[squid-users] Resource management, backend application

Tony Albers tony.albers at gmx.com
Tue Jan 7 14:03:53 UTC 2025



On 07/01/2025 14:55, Alex Rousskov wrote:
> On 2025-01-07 04:49, Tony Albers wrote:
>> Is it possible in squid to ensure that a badly behaving backend
>> application doesn't eat up all squid resources?
>
> Yes, especially if you know about that application behavior in advance.
> You can configure Squid to start denying requests for the problematic
> application once the number of concurrent requests for that application
> exceeds some threshold.
>
> You will probably have to use external ACLs to track that concurrency
> level. I do not have a blueprint ready, but it should be doable in
> principle.
>
>
>> E.g.: at work we have an Apache reverse proxy in front of a number of
>> backend hosts.
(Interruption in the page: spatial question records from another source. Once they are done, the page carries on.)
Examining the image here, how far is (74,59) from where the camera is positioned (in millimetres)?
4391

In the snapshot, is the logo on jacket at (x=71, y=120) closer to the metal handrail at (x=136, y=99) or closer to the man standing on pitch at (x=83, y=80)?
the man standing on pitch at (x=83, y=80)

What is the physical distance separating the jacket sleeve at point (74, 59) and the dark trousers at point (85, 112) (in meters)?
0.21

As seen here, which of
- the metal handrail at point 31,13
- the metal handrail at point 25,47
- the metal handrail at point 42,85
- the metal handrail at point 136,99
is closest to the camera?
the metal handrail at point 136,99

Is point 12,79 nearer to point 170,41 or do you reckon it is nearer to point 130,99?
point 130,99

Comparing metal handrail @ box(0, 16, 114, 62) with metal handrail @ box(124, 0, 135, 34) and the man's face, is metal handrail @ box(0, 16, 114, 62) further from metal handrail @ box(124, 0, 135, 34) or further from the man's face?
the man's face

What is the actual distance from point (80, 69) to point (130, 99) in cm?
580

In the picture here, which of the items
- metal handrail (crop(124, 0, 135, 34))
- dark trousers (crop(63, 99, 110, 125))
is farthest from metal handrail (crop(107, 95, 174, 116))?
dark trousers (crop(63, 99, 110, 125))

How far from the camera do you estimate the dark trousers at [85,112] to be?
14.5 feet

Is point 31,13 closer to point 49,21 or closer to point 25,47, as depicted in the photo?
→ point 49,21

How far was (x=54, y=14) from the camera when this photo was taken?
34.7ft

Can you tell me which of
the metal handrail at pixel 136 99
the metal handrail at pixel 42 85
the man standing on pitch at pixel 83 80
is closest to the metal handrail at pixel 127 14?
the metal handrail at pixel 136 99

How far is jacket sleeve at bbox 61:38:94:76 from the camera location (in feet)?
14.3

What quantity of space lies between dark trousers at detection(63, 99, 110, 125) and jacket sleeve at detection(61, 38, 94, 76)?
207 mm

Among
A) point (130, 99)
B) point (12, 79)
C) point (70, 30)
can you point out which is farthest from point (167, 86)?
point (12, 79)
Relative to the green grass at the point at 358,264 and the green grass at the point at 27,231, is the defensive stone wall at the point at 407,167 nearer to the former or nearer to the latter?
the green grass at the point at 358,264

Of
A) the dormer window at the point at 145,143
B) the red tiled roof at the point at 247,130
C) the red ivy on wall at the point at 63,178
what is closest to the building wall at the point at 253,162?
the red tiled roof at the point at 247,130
If one of the backend applications misbehaves, this can
>> result in all of apache's worker processes being held up by this
>> application, resulting in apache hanging and all sites going offline.
>> In apache, AFAIK, there is no way to prevent this.
>
> Squid worker processes are not dedicated to a single request or a single
> application so, as Matus UHLAR has already said, the above scenario is
> not going to happen with Squid (but an application can exhaust other
> resources such as socket descriptors or memory, so Squid can be slowed
> down in a similar scenario unless you configure it specially).
>
>
> HTH,
>
> Alex.
>
>
>> But can squid handle this scenario in a way that only the site with the
>> misbehaving application goes offline without pulling the other sites
>> down with it?
>>
>> I understand that the way squid and apache works is different, but
>> that's not really important for me. I just want to use the best tool for
>> the job.
>>
>> TIA,
>>
>> /tony

Thanks Alex and Matus, much appreciated.